By JVAS Conservation Chair Dr. Stan Kotala

    Thousands of industrial-scale wind turbines are planned for Pennsylvania’s forested ridges to meet renewable energy goals mandated by our state legislature. Conservationists should be aware of the threat that huge numbers of these 400+ foot-tall turbines and their associated heavy-duty roads, transmission-line corridors, and substations pose to the Keystone State’s forested ridges. Four thousand industrial-scale wind turbines on 500 miles of ridgetop would be required to meet just 10 percent of the Commonwealth’s electricity demand.

    The U.S. Fish and Wildlife Service describes three broad impacts of industrial windplants: direct mortality to birds and bats, forest fragmentation, and the inducement of avoidance behavior.

    The Pennsylvania Game Commission writes:

“Wind farms have emerged as a new threat to species associated with higher elevation forests — particularly bats and birds. Studies at the Mountaineer wind-power site in West Virginia have yielded numerous dead bats of several species within a span of a few weeks. Given that many of these bats likely are migrants from the Pennsylvania region or from farther north, and that the number of wind-power sites in West Virginia and in Pennsylvania is increasing rapidly, the long-term impact on population levels may be quite severe.

“The installation of wind turbines at various ridgetop locations across the Commonwealth also is a cause of current concern for golden eagles and other migratory raptors. It has been demonstrated at Altamont Pass, California that such facilities can cause direct mortality of golden eagles. Golden eagles migrate during periods of low thermal lift, which makes them dependent on ridge updrafts.”

    According to the Pennsylvania Biological Survey:

“Another important — and often overlooked — impact of wind development is habitat fragmentation and its associated effects. These effects include reduced habitat area; habitat isolation and loss of species from an area; disruption of dispersal; increased edge effects and loss of core habitat; and facilitation of invasive species.

“Due to their linearity, roads and transmission lines — both of which accompany wind energy development — have particularly pronounced fragmentation effects.

“The U.S. Fish and Wildlife Service recommends that wind energy development ‘avoid fragmenting large, contiguous tracts of wildlife habitat’ and advises that wind turbines be placed ‘on lands already altered or cultivated, and away from areas of intact and healthy native habitats.’ ”

    To protect our most critical ridge habitats from this new form of development, the JVAS has been working with municipalities to craft ordinances protecting Important Bird Areas, Important Mammal Areas, and County Natural Heritage Areas from the extensive forest fragmentation that industrial windplants require for their construction and maintenance. These ordinances also have blocked the construction of industrial windplants on major raptor migration routes.

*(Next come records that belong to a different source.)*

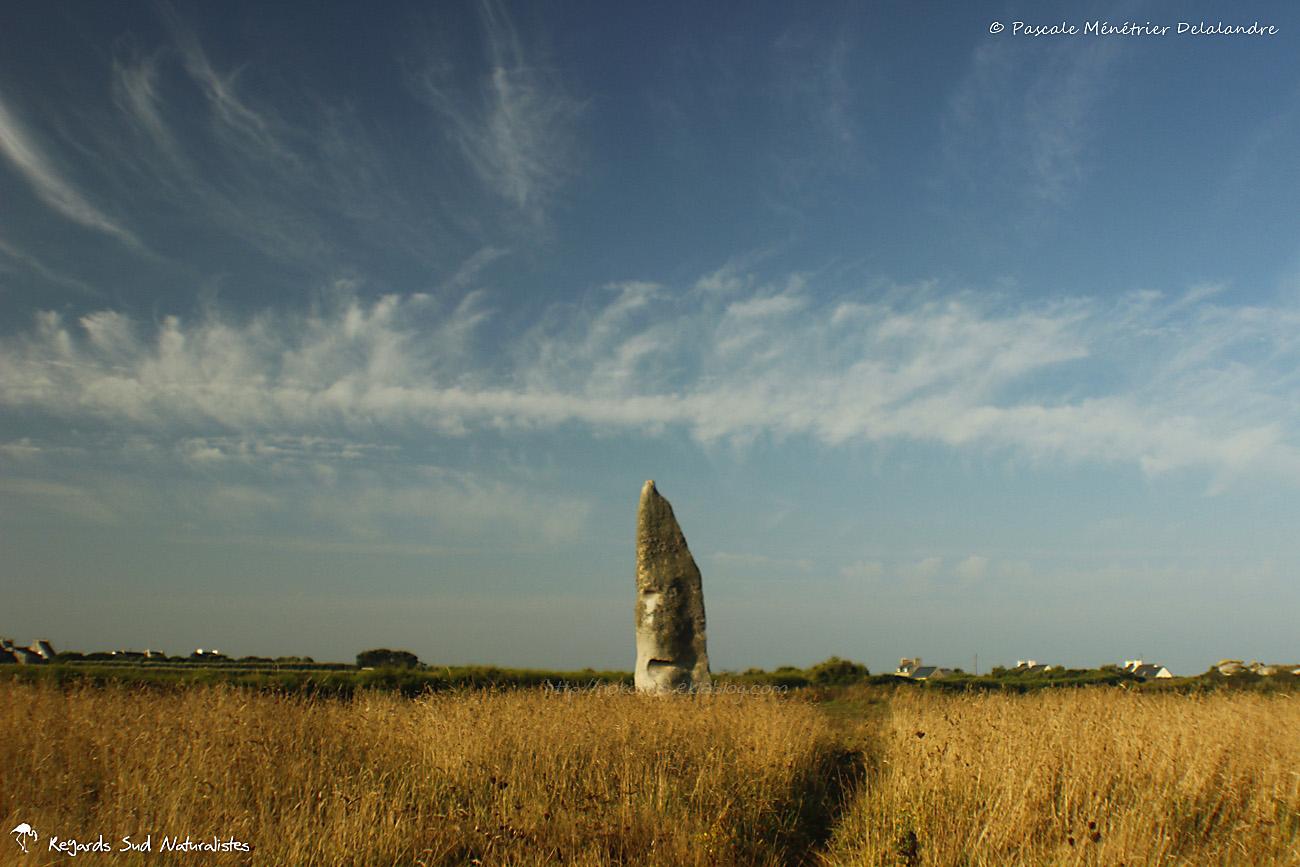 Menhir de Cam-Louis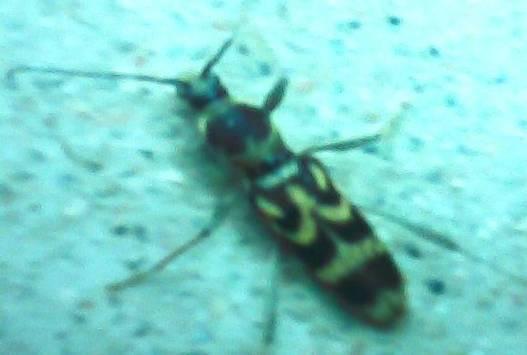 """昆虫背上惊现""""灭人""""二字。(图片由作者提供)"""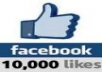give you 10000 Real and active Facebook Fans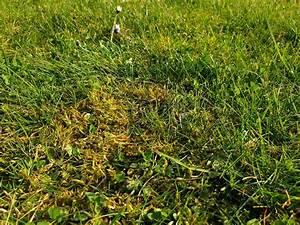 Moos Im Rasen Beseitigen : moos und unkraut im rasen dauerhaft entfernen garta ~ A.2002-acura-tl-radio.info Haus und Dekorationen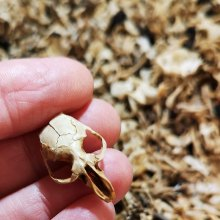 Tiny skull retrieved from owl pellet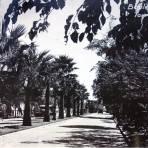 Boulevard Morelos.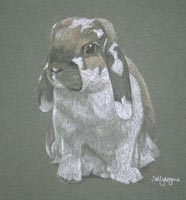 lop eared rabbit - portrait of Ben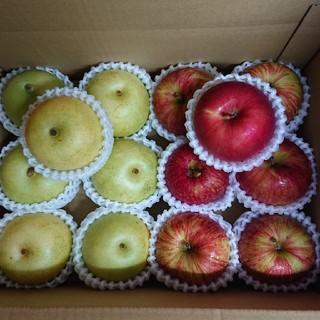 ◎送料込み◎鳥取県産 二十世紀 梨、長野県産 サンつがる りんご(フルーツ)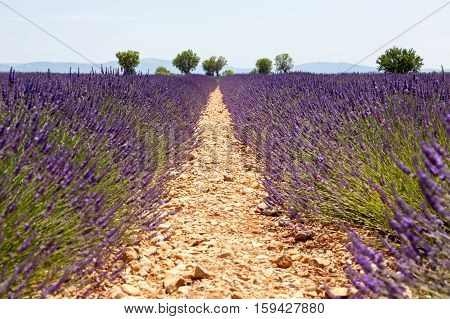 beautiful blossoming lavender fields in a France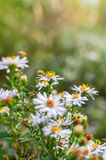 Photo of European michaelmas daisy Aster amellus with blurred bokeh background. Alpine aster, family Asteraceae Royalty Free Stock Photography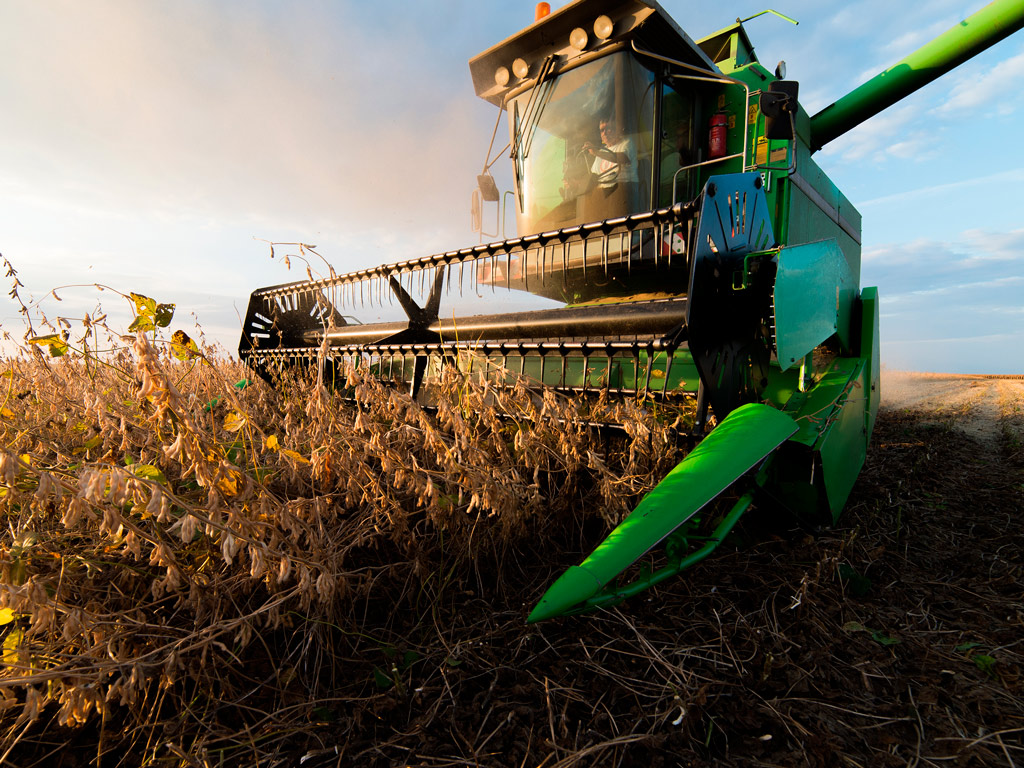 Colheita de soja 2020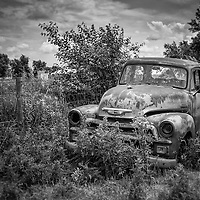 Rural scene with old american truck in undergrowth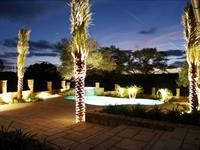 Landscape Lighting, Design and Installation in Escondido Horseshoe Bay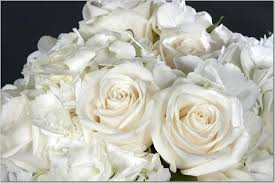White Roses Centerpieces by Brides Helping Brides Pics Of Hydrangea And Rose Centerpieces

    The JVAS has organized numerous public education events to inform citizens and municipal leaders about the severe impacts that improperly sited industrial windplants are having on our forested ridges. Our chapter has been successful in preventing the construction of industrial windplants in the Canoe Creek Watershed IBA and the Canoe Creek IMA in Blair and Huntingdon Counties; the Bald Eagle Ridge IBA in Blair, Huntingdon, and Centre Counties; and the Shade Mountain County Natural Heritage Area in Huntingdon County. An imminent threat, however, is the DCNR’s decision to pursue industrial windplant development on Pennsylvania’s State Forest lands.

    About a dozen municipalities have adopted some version of the Juniata Valley Audubon Model Industrial Windplant Ordinance, one of which is available online at http://blair.pacounties.org/AntisTwp/Documents/2006_wind_turbine_ordinance.pdf.

    If you have any questions or need more information, please call or e-mail JVAS Conservation Chair Dr. Stan Kotala at 814 946-8840 or ccwiba@keyconn.net.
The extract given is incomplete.